Childish Worshipers


childishCharacter is qualities or features that make us all distinct; the outward manifestation of our inward nature, personality and moral compass. It is an attitude that indicates to others who we are and what we stand for. Character is not innate; it must be learned and practiced or it is easily forgotten.

Children could help a worshiping congregation relearn some of those character traits that seem to flow so freely and unashamedly from them. So as congregations consider various options for worship renewal, maybe some of the following childish worship characteristics should be on that list.

Wonder Worship should cause us to be curious, be fascinated, be surprised and be captivated. Children radiate these characteristics, we seldom do. Wide-eyed spontaneous worship wonder has been replaced by controlled worship golf-claps. We are no longer wowed, amazed or awed. As adults we have transformed the mystery of God into a scheduled event that is explainable and rational.

CooperationChildren learn early that always expecting to get your way, being a bully, not resolving conflict with kind words, not considering the needs of others and not seeing things from another’s point of view are not an option.
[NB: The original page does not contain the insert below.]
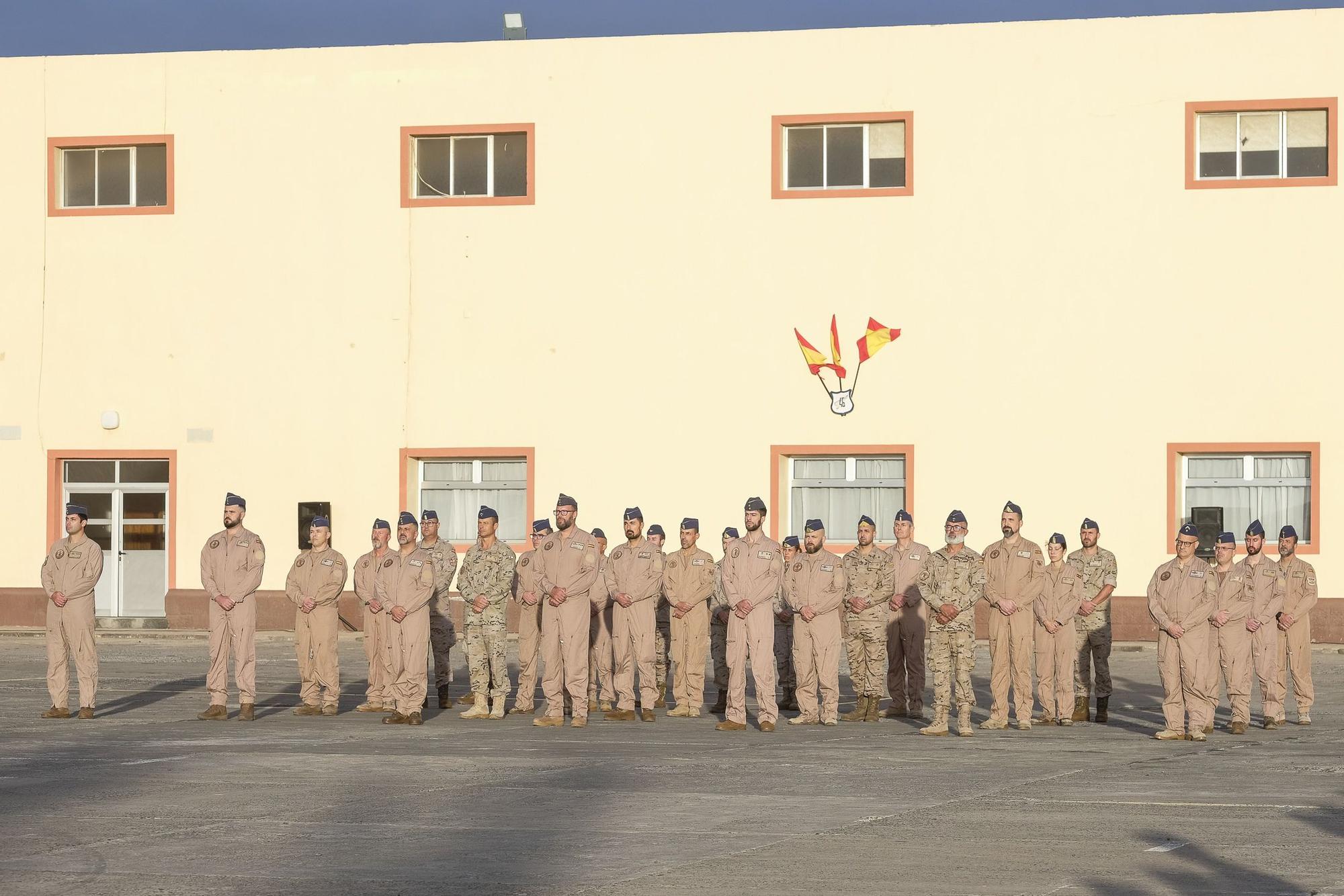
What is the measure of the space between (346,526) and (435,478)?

Taking turns, playing fair and sharing are often set aside when the worship practices of a congregation begin or don’t begin to move in a new direction.

Tolerance Children seem to have a higher capacity to accept the differences in others. They learn intolerance from us. Churches need to invert that practice. Worship intolerance is manifested musically and stylistically as well as religiously, racially and culturally. Worship tolerance does not mandate us to compromise biblically, theologically or doctrinally but often asks us to accommodate culturally, contextually and systematically.

Resilience Resilience is that childhood elasticity allowing them to recover quickly from radical change. It is the willingness to give things a try with an attitude of flexibility. Worship resilience averts relational and theological catastrophe through a culture of pliability. Resilient worshipers don’t get bent out of shape when the worship changes or stays the same.

“Train up a child in the way he should go; even when he is old he will not depart from it” (Prov. 22:6).